Le tiers sud de l’aile occidentale connaît ultérieurement diverses transformations : ouvertures de portes, installation d’un escalier. Leur chronologie relative ne peut être établie avec une phase de fortification (phases VII et VIII). Celle-ci est très certainement motivée par l’insécurité due aux guerres de Religion. Une canonnière est installée dans le passage entre l’église et l’aile occidentale (fig. 2). Une bretèche est construite ou reconstruite au-dessus du passage de la porterie.

Les Genovéfains reprennent l’abbaye en 1654 et restaurent une partie de l’église (phase IX), notamment le mur gouttereau sud.
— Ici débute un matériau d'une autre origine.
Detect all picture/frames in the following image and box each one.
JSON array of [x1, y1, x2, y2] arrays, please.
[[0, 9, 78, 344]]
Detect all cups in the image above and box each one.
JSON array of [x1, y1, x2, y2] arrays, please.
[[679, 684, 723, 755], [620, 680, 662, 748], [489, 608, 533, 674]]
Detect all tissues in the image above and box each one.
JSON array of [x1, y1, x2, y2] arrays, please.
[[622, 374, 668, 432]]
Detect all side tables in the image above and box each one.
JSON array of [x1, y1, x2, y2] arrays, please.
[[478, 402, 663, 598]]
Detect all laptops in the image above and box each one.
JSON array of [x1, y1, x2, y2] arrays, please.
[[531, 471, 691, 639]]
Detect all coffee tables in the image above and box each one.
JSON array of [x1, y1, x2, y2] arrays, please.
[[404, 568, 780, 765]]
Leur investissement se percevrait dans le tiers nord de l’aile occidentale par des aménagements à l’étage.

L’occupation de l’aile occidentale n’a a priori pas laissé d’indice jusqu’au XIXe siècle. A cette période, l’état de dégradation du bâtiment nécessite des reconstructions. Le tiers sud est en grande partie reconfiguré. D’abord, les murs porteurs sont repris (phase XI), puis des murs de refend et cloisons ainsi que divers aménagements sont installés : cheminées et escalier (phase XII). C’est probablement au cours de ces travaux que le volume du rez-de-chaussée est condamné.

Une occupation de l’espace durant les XIXe et XXe siècles est observable grâce aux enduits et aménagements réalisés avec des briques de fabrication industrielle (phases XIII et XIV).

La dernière phase regroupe les différentes restaurations de l’église (phase XV).

L’amélioration des connaissances dépend maintenant du projet retenu pour la salle de spectacle. Une fouille partielle ou exhaustive de la maison Bonnet offrirait une véritable occasion de découvrir des espaces confinés depuis plus de 100 ans.